Flamencas por derecho

Mujeres que han dejado su impronta en la historia del flamenco

Flamencas por derecho - Mujeres que han dejado su impronta en la historia del flamenco

Lolita Astolfi, cuando el baile se convierte en sentimiento (y VI)

Su intervención en la fiesta flamenca celebrada en casa de Federico Villanueva en abril de 1934 fue una de las últimas actuaciones de Reglita Astolfi, que en octubre de ese año abandonó los escenarios para contraer matrimonio con el periodista del diario La Nación Luis Muñoz Lorente. El enlace tuvo lugar en Villa Astolfi, el chalet de su hermana, y comparecieron como testigos el propio Villanueva y grandes personalidades del mundo teatral, como los hermanos Álvarez Quintero o Jacinto Guerrero (La Nación, 4-10-1934). De la breve carrera artística de Regla merece la pena destacar su intervención en la película El Patio de los Naranjos, dirigida en 1926 por Guillermo Hernández Mir, autor de la novela homónima.
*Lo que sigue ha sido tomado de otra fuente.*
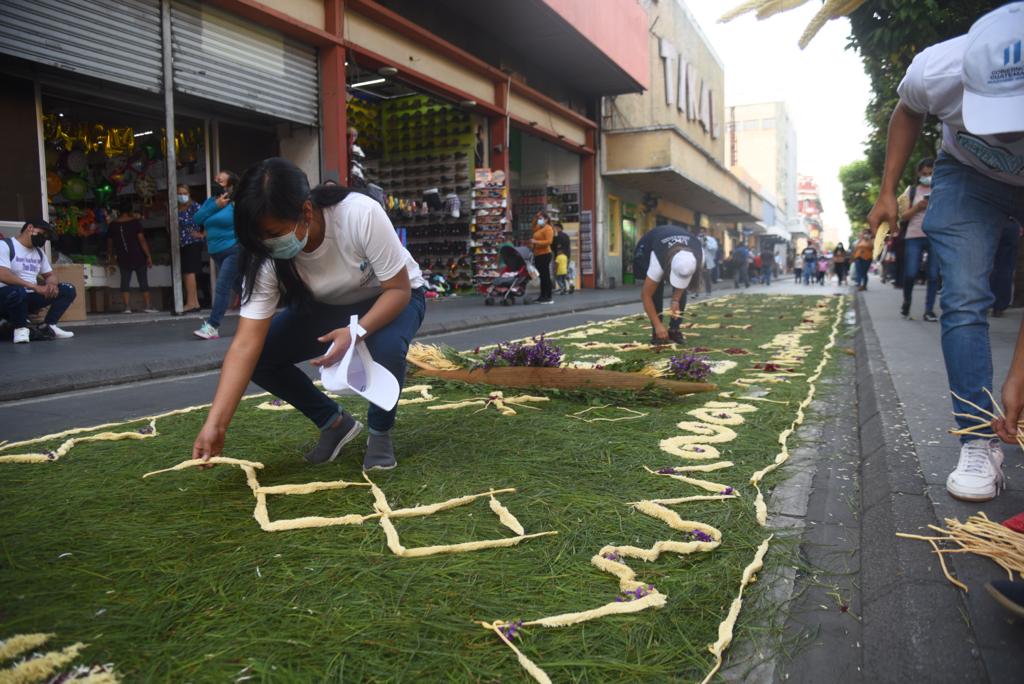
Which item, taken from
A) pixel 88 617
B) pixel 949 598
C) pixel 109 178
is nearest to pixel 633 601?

Varias imágenes de El patio de los naranjos (1926)

Varias imágenes de El Patio de los Naranjos (1926)

Bailaora de cuerpo entero

En una segunda fiesta celebrada a principios de mayo en el domicilio de Villanueva, Lolita Astolfi también mereció grandes elogios y, a juzgar por la crónica de ABC, podría decirse que encarnaba el que, según la gran Pastora Imperio, debía ser el prototipo de baile femenino. “Los brazos hay que arquearlos con majestad, porque hay que bailar con ellos tanto como con los pies. El arte y el salero tienen que ser también cosa de arriba. ¡Si el flamenco hay que bailarlo hasta con los ojos!”, sentaba cátedra la veterana artista en las páginas de la revista Estampa (9-6-1934).

“En el cuerpo menudito de esta bailarina se encierra el alma y la gracia de Andalucía toda. Lolita Astolfi expresa, cuando baila, el ritmo mismo de la música. Y no baila únicamente con sus pies y con las ondulaciones de su cuerpo; baila con todo: con el alma, con la boca, con los ojos, hasta con la punta de la nariz…” (ABC, 8-5-1934).

En una tercera fiesta ofrecida por Villanueva en el mes de junio para agasajar a sus amistades del cuerpo diplomático, “acompañada a la guitarra por el concertista Castro, […] bailó tangos serranos, soleares, mango cubano y otros muchos bailes, a petición de los invitados, que no cesaron de aplaudirla (sic) y de alabar su arte” (Ahora, 5-6-1934).

Lolita Astolfi, por Walken.

Lolita Astolfi, por Walken.

Zarzuela, sainetes, variedades…

En esa época, Lolita también prestó su colaboración en distintos festivales benéficos, como el organizado por el Consejo Superior de Protección de Menores en el Círculo de Bellas Artes, donde “bailó, con su estilo, inconfundible, dos danzas de Albéniz y una talaverana” (La Nación, 25-6-1934); y a partir del mes de julio empezó a presentarse con cierta frecuencia en el Teatro Coliseum de Madrid, que tenía como empresarios a Juanito Carcellé y Jacinto Guerrero. De este último es la partitura de Colores y barro, una zarzuela con libreto de los Álvarez Quintero que contenía un número de baile titulado “La Giraldilla” creado expresamente para su paisana. La obra se estrenó en dicho teatro en septiembre de 1934 y Lolita Astolfi estuvo “magnífica”:

“Su única intervención sorprendió al público. Un baile femeninamente español y andaluz, de esos que sabe ella bailar con singular maestría. El silencio de la sala durante el taconeo de la bailarina fue roto con una ovación estruendosa de apoteosis, que volvió a sonar cuando la Astolfi terminó de bisar el alegre número…” (La Nación, 5-9-1934).

Lolita Astolfi

Lolita Astolfi

En el mes de octubre se repuso en el Coliseum el sainete arrevistado El sobre verde, con libreto de Jiménez de Paradas y música del maestro Guerrero. En esta nueva versión de la obra destacaba la presencia de Pastora Imperio, así como la inclusión de tres números nuevos, entre ellos un danzón cubano que fue interpretado por Lolita “de manera inolvidable” (Heraldo de Madrid, 3-10-1934).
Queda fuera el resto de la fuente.